Le philosophe Emmanuel Levinas écrivait que « toute pensée généreuse est menacée par son stalinisme » (1). En ces temps où la politique étrangère comme la politique intérieure sont trop souvent en quête de boucs émissaires pour expliquer ce qui va mal, ces propos sont d’une grande actualité. La tentation de diaboliser l’autre, pour extérioriser le mal que l’on porte en soi, constitue le risque majeur de toute politique qui se veut généreuse. La pensée binaire qui divise le monde en bien et mal, en vrai et faux, en vice et vertu reste une pensée infantile incapable d’assumer la complexité et l’ambiguïté de l’être humain. S’il est important, au plan intellectuel, de distinguer le vrai du faux, le bien de mal, on tombe dans la confusion mentale et la violence aveugle lorsque l’on prétend classer les êtres humains au nom de ces valeurs, méconnaissant ainsi que chacun est porteur de la possibilité du meilleur et du pire.
Serions-nous alors condamnés à osciller entre deux attitudes : celle du détachement irresponsable de l’observateur amusé analysant les mauvaises fois de ses contemporains ou celle de l’action qui, au nom de l’efficacité, s’engouffre dans la pensée binaire brandissant l’étendard du bien et du vrai comme celui du mal et du faux. Pour sortit de ces deux impasses, écoutons encore un philosophe. Dans le passionnant Dialogue avec Alain Finkielkraut publié aux éditions Pauvert, le philosophe allemand Peter Sloterdijk écrit ceci : « Notre travail de civilisation commence ici : reformuler un code de combat impliquant le souci de l’ennemi. Qui ne veut pas être responsable d’un ennemi a déjà cédé à la tentation du pire. Vouloir être responsable de son ennemi : ce serait le geste primordial d’une éthique civilisatrice des conflits ». (2)

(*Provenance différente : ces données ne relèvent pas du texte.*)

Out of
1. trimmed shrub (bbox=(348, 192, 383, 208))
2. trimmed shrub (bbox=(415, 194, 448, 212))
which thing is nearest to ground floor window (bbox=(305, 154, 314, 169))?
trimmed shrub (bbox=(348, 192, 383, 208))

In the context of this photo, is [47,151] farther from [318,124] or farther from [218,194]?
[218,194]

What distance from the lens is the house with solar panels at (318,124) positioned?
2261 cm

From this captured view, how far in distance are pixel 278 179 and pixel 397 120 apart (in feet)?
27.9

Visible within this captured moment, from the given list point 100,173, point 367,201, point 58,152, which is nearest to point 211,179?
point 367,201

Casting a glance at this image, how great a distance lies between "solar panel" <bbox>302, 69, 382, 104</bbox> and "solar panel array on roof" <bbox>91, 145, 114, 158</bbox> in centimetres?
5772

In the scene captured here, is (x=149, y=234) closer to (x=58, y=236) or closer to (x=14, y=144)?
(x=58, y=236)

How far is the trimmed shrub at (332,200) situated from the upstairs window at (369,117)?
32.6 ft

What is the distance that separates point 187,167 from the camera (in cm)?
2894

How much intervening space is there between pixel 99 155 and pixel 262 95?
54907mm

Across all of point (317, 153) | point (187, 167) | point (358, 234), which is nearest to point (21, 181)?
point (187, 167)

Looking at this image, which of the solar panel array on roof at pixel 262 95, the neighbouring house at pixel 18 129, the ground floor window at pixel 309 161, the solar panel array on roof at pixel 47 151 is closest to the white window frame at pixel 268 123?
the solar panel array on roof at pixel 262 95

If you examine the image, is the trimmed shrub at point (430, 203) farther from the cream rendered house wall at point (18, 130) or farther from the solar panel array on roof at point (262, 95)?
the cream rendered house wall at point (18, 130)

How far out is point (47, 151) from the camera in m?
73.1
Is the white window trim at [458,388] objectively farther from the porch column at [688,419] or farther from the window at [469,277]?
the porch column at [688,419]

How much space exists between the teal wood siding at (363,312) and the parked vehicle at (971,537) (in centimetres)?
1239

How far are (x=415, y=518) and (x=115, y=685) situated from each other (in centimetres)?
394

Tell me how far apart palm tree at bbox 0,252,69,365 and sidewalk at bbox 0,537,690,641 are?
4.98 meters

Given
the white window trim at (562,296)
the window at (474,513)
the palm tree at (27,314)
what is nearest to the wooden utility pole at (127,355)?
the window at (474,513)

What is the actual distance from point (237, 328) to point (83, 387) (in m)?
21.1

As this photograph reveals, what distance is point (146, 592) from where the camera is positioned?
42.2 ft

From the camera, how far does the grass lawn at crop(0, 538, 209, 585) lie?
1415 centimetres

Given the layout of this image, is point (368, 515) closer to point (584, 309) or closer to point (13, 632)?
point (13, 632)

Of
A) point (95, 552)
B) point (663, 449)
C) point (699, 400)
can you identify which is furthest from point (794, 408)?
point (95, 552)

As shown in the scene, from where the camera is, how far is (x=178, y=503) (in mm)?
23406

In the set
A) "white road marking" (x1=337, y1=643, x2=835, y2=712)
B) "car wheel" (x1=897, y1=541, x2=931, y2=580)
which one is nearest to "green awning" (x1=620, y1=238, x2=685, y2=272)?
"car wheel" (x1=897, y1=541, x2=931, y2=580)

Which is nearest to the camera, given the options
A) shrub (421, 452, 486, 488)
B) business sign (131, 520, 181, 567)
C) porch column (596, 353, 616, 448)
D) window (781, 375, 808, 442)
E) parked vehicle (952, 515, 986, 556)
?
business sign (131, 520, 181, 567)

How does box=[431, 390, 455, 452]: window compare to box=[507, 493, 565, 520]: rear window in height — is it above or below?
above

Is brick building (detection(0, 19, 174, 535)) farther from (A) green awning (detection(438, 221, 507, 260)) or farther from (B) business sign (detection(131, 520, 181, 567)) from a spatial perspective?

Nous sommes là au cœur du projet de la démocratie tout autant que de celui de l’évolution spirituelle de l’être humain. L’ambition de la démocratie est de faire place en son sein à celui qui est considéré comme un adversaire, refusant d’en faire un ennemi absolu. L’évolution spirituelle de l’homme passe par la capacité d’assumer le mal qu’on porte en soi en cessant de le projeter sur les autres. Cela conduit à une éthique où je me découvre responsable de tous les autres. Et donc à accepter que celui que je pense porteur du mal ou de l’erreur continue à faire partie de la cité. Se découvrir responsable de son ennemi ne traduit pas l’abandon à une vague tolérance inefficace et sirupeuse, mais constitue un appel à ma responsabilité. Il ne s’agit pas de fuir nos engagements dans le refuge dans une improbable neutralité, mais de mener de front le combat contre l’inacceptable et nos propres complicités avec ce que nous dénonçons.

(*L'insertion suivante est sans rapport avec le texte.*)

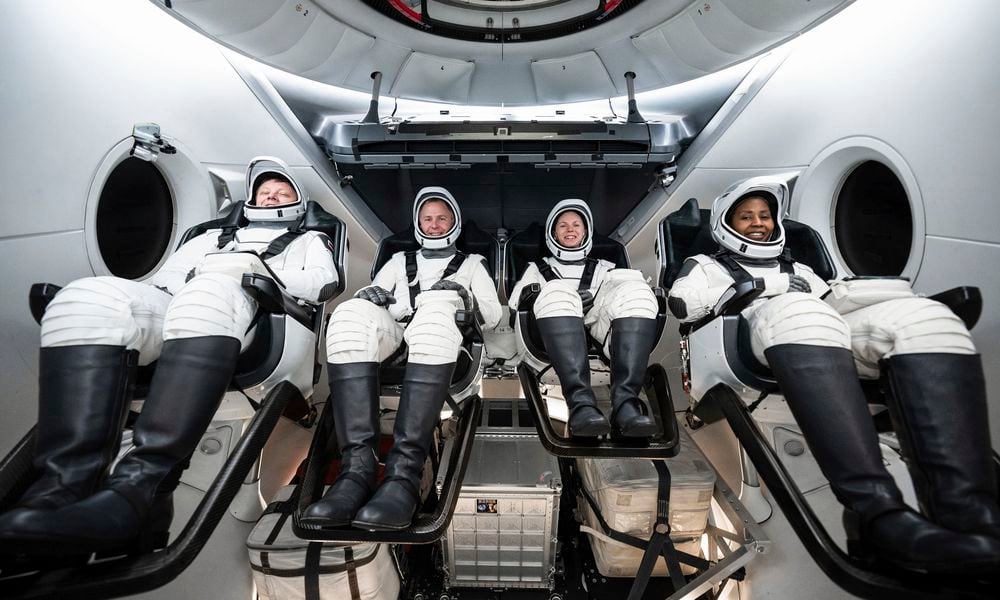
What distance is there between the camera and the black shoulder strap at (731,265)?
5.62ft

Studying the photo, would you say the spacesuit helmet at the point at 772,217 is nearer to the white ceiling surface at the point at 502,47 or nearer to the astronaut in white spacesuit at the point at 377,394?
the white ceiling surface at the point at 502,47

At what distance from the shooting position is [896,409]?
1.14 meters

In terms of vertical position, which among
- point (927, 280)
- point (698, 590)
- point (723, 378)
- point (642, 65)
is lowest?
point (698, 590)

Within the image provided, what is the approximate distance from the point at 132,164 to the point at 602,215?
2926 mm

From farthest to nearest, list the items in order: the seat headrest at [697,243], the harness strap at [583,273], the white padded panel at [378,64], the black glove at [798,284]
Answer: the white padded panel at [378,64] < the harness strap at [583,273] < the seat headrest at [697,243] < the black glove at [798,284]

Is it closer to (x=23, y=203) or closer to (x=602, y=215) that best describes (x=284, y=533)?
(x=23, y=203)

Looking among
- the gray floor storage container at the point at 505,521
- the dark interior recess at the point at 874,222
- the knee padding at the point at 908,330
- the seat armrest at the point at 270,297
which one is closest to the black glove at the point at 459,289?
the seat armrest at the point at 270,297

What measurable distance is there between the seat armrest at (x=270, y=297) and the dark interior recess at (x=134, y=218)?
100 centimetres

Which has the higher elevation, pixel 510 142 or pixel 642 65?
pixel 642 65

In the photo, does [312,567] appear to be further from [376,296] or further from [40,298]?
[40,298]

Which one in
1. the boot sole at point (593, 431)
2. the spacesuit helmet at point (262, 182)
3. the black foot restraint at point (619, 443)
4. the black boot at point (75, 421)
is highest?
the spacesuit helmet at point (262, 182)

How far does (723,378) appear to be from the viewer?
1.46m

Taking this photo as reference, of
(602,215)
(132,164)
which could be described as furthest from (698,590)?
(132,164)

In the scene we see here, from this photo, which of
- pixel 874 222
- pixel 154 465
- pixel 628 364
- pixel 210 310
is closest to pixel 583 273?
pixel 628 364
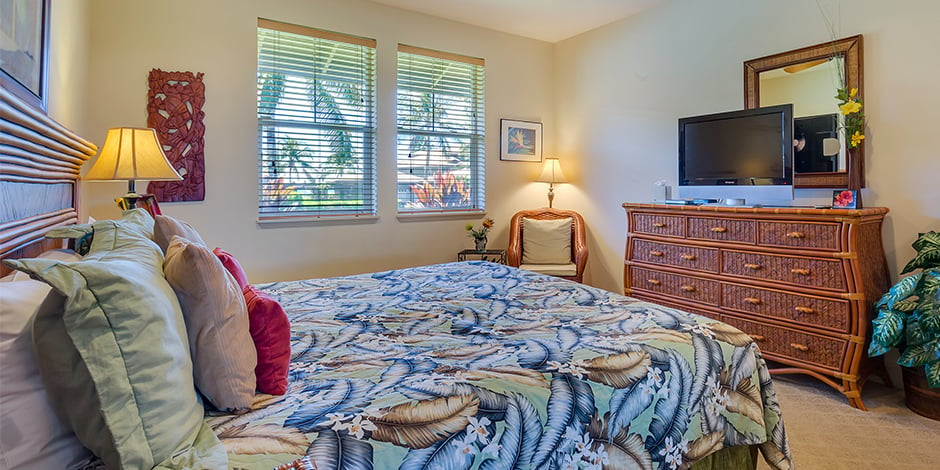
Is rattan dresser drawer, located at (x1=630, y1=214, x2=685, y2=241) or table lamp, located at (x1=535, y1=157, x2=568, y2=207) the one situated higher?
table lamp, located at (x1=535, y1=157, x2=568, y2=207)

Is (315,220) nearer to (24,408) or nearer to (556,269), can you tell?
(556,269)

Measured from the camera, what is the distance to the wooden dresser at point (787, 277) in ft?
8.14

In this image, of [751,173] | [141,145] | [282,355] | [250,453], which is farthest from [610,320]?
[141,145]

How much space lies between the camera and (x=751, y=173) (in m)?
3.11

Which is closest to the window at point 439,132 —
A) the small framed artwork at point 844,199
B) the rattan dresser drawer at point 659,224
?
the rattan dresser drawer at point 659,224

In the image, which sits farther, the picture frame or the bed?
the picture frame

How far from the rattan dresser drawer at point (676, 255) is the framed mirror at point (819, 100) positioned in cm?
74

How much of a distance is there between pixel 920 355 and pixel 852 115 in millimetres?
1385

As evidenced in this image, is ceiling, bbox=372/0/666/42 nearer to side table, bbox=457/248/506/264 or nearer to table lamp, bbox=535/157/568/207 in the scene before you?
table lamp, bbox=535/157/568/207

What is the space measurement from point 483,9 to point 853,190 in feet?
9.52

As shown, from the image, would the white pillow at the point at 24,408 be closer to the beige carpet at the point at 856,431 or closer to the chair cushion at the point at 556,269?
the beige carpet at the point at 856,431

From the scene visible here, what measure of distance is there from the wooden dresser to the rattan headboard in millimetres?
3225

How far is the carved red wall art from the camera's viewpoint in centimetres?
302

Il est très important que toute innovation sociale échappe à cette pensée binaire en évitant deux écueils : celui de n’être qu’une réalisation « exotique » du système et celui de s’enfermer dans une attitude sectaire qui se couperait de l’ensemble de la société. Entre la récupération par le système et le refuge sectaire, c’est l’invention de nouvelles médiations entre les personnes et la société qui ouvrent le champ de nouveaux possibles.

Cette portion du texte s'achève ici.